Uyuşturucu, alkol, sahte içki... Farklı biçimler, aynı trajedi. Her bağımlılık bir kayıptır. Ama biz, en çok da kaybettiğimiz gençlerimizle yoksullaşıyoruz.

2025’in sadece ilk yarısında sahte içkiden ölenlerin sayısı 160’ı aştı. Bu kişiler ne eğlenmek ne de lüks yaşamak için bu riski göze aldı. Onları o içkiye götüren şey çoğu zaman yoksulluktu, umutsuzluktu, sistemin dışına itilmişlikti.

Gençlerin bağımlılığı, toplumun felci

13 yaşında uyuşturucuya başlayan çocuklardan, 17 yaşında sokakta ölen gençlere kadar bir zincir görüyoruz.

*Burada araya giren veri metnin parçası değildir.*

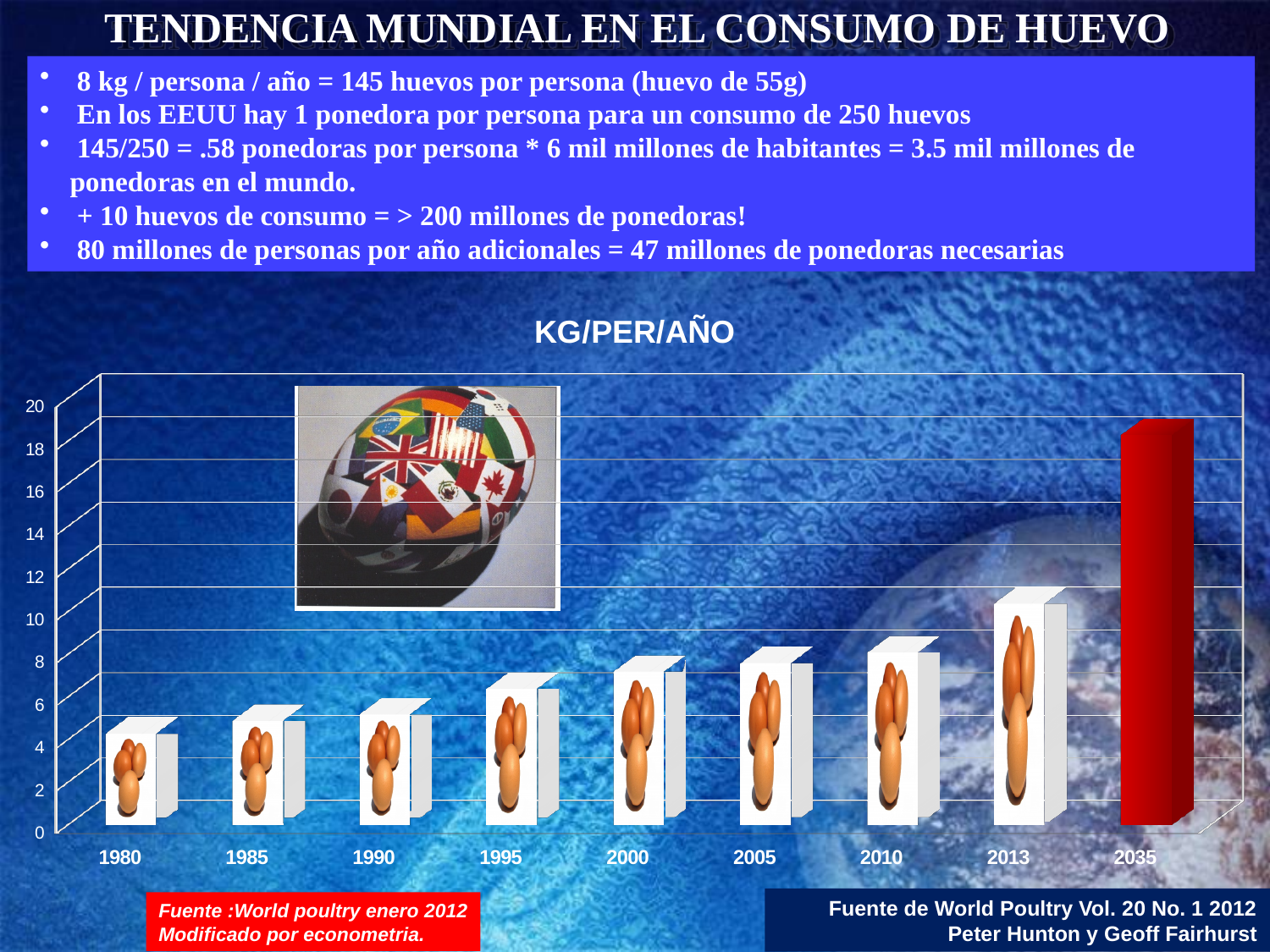
What colour is the bar for 2035? red What kind of chart is shown on the slide? bar chart Do the values rise or fall from 1980 to 2035? rise Is the value for 1980 greater or less than 6? less Is the value for 2013 greater or less than 8? greater Which year has the highest value in the chart? 2035 How many years are shown on the x axis of the chart? 9 Is the value for 2010 greater or less than 12? less What is the title of the chart? KG/PER/AÑO Which is larger, the value for 2013 or the value for 1990? 2013 Which year has the lowest value in the chart? 1980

Bağımlılık artık “marjinal” bir sorun değil; şehirlerin merkezinde, parkta, avm de sosyal medya hesaplarında her an karşımızda.

Bu sadece gençlerin değil; hepimizin sınavı.

Sadece Polisle değil, toplumla kazanılacak bir savaş…

Uyuşturucuyla mücadele, sadece güvenlik güçlerinin değil; anne-babaların, öğretmenlerin, medya mensuplarının, kanaat önderlerinin, mahalle abilerinin savaşıdır.

Uyuşturucu kullanan biri sadece bir “bağımlı” değil, aynı zamanda sistemin dışına itilmiş bir bireydir.

Uyuşturucu, farklı isim ve yapılarla gelir. Ama her zaman bir boşluğu doldurmak için gelir. Eğer o boşluğu biz, yani toplum olarak doldurmazsak, onu zehirli yapılar, suç örgütleri doldurur.

Unutmayalım:

Ölüm bazen sessiz gelir. Ama onu mümkün kılan suskunluktur.